**EXTRACTED TEXT**
Treating nonhealing wounds with advanced therapies requires knowing exactly what you're treating. For example, when considering engineered tissue products for wound healing, "As always, we want to treat the cause of the wound, prepare the wound bed and treat patient-centered concerns," says Severin Laeuchli, M.D., a dermatologist with the University of Zurich's department of dermatology.
Regarding the wound bed, he says options to assist epithelialization include skin grafts and engineered tissue products. In the latter area, "We can culture fibroblasts, keratinocytes and dermal matrix. All these components play important roles in the wound-healing process. They aid in the migration and proliferation of cells, in the production of extracellular matrix and growth factors and in angiogenesis and protease release. They can also build a scaffold to support new tissue."
Providing scaffolding is a function of most acellular wound-repair products such as Integra (bovine collagen, Integra LifeSciences), he says.
Cellular wound-repair products include epidermal equivalents such as EpiDex (human keratinocytes, Modex Therapeutics) and bilayered skin equivalents such as Apligraf (bovine collagen/human fibroblasts, keratinocytes; Organogenesis).

**COLLECTED MATERIAL**
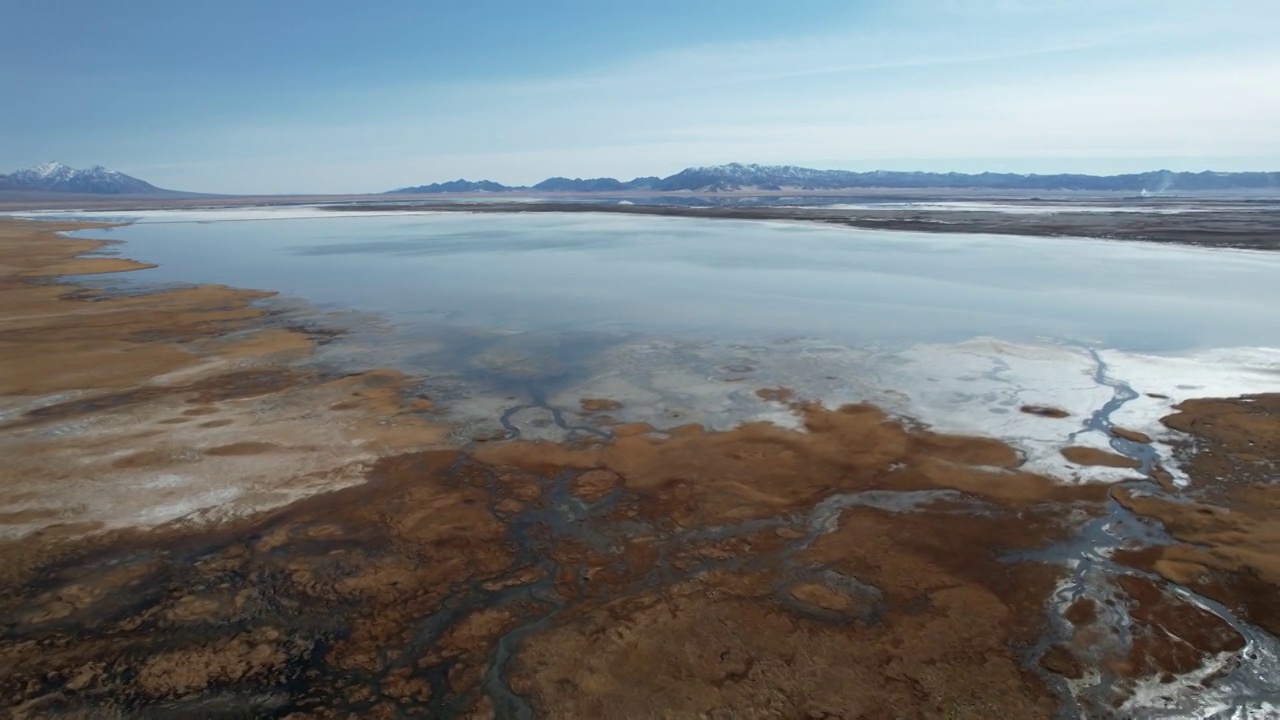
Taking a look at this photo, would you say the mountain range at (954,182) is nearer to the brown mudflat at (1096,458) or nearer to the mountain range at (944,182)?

**PROBLEM DETAILS**
Answer these from the text on engineered tissue products for wound healing:
(a) With which department is Severin Laeuchli affiliated?
(b) What material is Integra made from?
(c) Which company produces EpiDex?
The material has no role here.

**PROBLEM SOLUTION**
(a) The University of Zurich's department of dermatology.
(b) Bovine collagen.
(c) Modex Therapeutics.